Texte:
# # # #

Projeté le 19 mai 2013, à la Semaine de la Critique du festival de Cannes, The Lunchbox, nommé pour la Caméra d’Or, a été récompensé par le prix du « Grand Rail d’or », dont le jury indépendant est composé de spectateurs appartenant au personnel ferroviaire. Depuis, il a reçu le prix du meilleur film au festival Extravagant India ! de Paris et Ritesh Batra a été distingué comme meilleur réalisateur au festival de Saint-Jean-de-Luz. Distribué en France par Happiness Distribution, le film est sorti sur les écrans français le 11 décembre 2013 et est disponible en DVD depuis le 7 mai 2014.

# # # #

Matériel fourni:

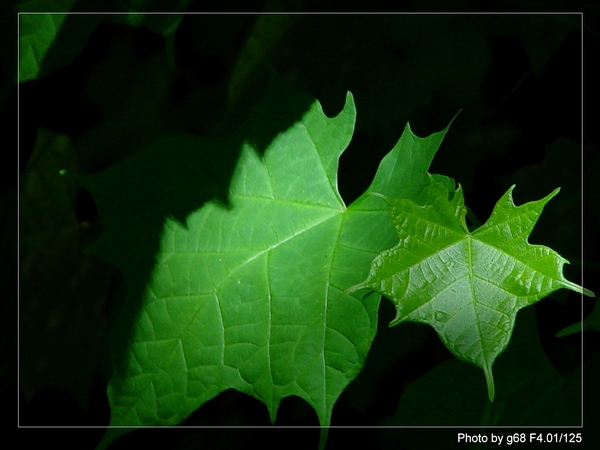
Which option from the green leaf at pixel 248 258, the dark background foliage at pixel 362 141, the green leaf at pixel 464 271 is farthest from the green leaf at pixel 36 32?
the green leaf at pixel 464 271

# # # #

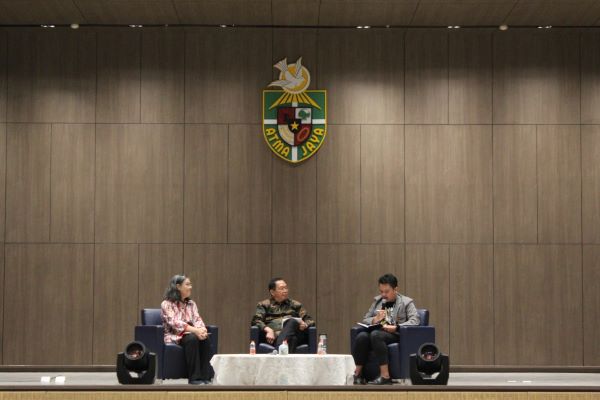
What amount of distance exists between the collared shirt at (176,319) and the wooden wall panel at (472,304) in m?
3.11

# # # #

Consigne:
Pouvez-vous reproduire intégralement le texte sur The Lunchbox, sans y changer un seul mot ?

Réponse attendue:
Projeté le 19 mai 2013, à la Semaine de la Critique du festival de Cannes, The Lunchbox, nommé pour la Caméra d’Or, a été récompensé par le prix du « Grand Rail d’or », dont le jury indépendant est composé de spectateurs appartenant au personnel ferroviaire. Depuis, il a reçu le prix du meilleur film au festival Extravagant India ! de Paris et Ritesh Batra a été distingué comme meilleur réalisateur au festival de Saint-Jean-de-Luz. Distribué en France par Happiness Distribution, le film est sorti sur les écrans français le 11 décembre 2013 et est disponible en DVD depuis le 7 mai 2014.